Relief of Teenage Acne Holistically

  • "Teen acne is a skin condition causing bumps on the face, back, and chest. They are commonly referred to as whiteheads, blackheads, pimples, pustules, and cysts," says Elise I. Brantley, MD, a dermatologist at the University of Cincinnati Academic Health Center. "Sebaceous glands, also known as oil glands, make a natural moisturizer for your skin, called sebum.” In teen acne, sebum can clog the hair follicles, also known as pores, which makes the skin "sticky" and difficult to shed. The combination of sebum, dead skin cells, and bacteria within a clogged pore causes a pimple.

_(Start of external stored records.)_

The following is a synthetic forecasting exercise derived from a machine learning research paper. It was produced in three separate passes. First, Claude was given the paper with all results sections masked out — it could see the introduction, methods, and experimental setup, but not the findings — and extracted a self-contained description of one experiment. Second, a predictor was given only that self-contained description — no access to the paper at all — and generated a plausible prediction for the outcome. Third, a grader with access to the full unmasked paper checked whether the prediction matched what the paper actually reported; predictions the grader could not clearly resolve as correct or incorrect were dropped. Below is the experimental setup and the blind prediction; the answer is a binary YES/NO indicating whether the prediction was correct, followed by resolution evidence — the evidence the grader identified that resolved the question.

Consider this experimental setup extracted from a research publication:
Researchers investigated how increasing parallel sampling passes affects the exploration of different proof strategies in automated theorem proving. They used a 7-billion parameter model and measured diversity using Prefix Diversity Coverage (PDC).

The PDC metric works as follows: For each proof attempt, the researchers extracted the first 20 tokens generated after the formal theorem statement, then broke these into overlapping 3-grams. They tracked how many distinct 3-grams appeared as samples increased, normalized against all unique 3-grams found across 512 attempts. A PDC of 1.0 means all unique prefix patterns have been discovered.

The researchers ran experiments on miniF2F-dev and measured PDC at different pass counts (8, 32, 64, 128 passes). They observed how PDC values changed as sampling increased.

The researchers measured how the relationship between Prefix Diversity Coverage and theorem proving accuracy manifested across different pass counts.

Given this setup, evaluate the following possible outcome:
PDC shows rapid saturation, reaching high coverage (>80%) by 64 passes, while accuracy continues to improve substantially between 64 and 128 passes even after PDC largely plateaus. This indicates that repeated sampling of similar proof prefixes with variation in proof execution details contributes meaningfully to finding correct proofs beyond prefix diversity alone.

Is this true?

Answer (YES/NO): NO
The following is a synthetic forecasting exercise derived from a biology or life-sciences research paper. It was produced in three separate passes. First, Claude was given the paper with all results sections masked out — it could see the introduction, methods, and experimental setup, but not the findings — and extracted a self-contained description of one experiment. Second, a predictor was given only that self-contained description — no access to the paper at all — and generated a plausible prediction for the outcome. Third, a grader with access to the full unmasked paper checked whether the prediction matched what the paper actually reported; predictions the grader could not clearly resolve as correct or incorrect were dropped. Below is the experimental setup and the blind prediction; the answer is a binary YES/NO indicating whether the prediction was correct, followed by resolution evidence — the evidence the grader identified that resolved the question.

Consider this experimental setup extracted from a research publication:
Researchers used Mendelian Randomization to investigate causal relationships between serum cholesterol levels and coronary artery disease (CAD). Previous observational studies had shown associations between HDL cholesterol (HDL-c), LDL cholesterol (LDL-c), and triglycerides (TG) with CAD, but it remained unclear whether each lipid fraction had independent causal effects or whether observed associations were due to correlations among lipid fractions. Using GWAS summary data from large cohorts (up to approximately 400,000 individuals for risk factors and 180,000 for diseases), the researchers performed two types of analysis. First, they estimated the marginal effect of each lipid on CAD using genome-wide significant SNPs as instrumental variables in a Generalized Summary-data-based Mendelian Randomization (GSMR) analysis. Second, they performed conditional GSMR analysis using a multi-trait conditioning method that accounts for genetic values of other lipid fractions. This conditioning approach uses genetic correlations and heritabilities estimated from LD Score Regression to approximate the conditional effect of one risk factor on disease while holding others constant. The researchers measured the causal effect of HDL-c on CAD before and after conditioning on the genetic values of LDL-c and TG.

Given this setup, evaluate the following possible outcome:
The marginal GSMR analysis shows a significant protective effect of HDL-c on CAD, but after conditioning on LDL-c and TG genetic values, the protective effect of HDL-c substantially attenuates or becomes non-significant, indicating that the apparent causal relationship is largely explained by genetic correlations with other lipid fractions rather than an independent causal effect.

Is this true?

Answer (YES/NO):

  • The Emotional Toll of Teen Acne

  • In the past, doctors and parents tended to underestimate how much teen acne can affect a young person's outlook on life, social adjustment, and even school performance. Today we know that pimples can cause scarring not just on the skin, but also on the psyche. Recent studies show that teen acne can result in a loss of self-esteem and self-confidence, poor body image and social withdrawal, and, depression, anger, and frustration. The good news is that we also know a lot more about how to treat and manage teen acne.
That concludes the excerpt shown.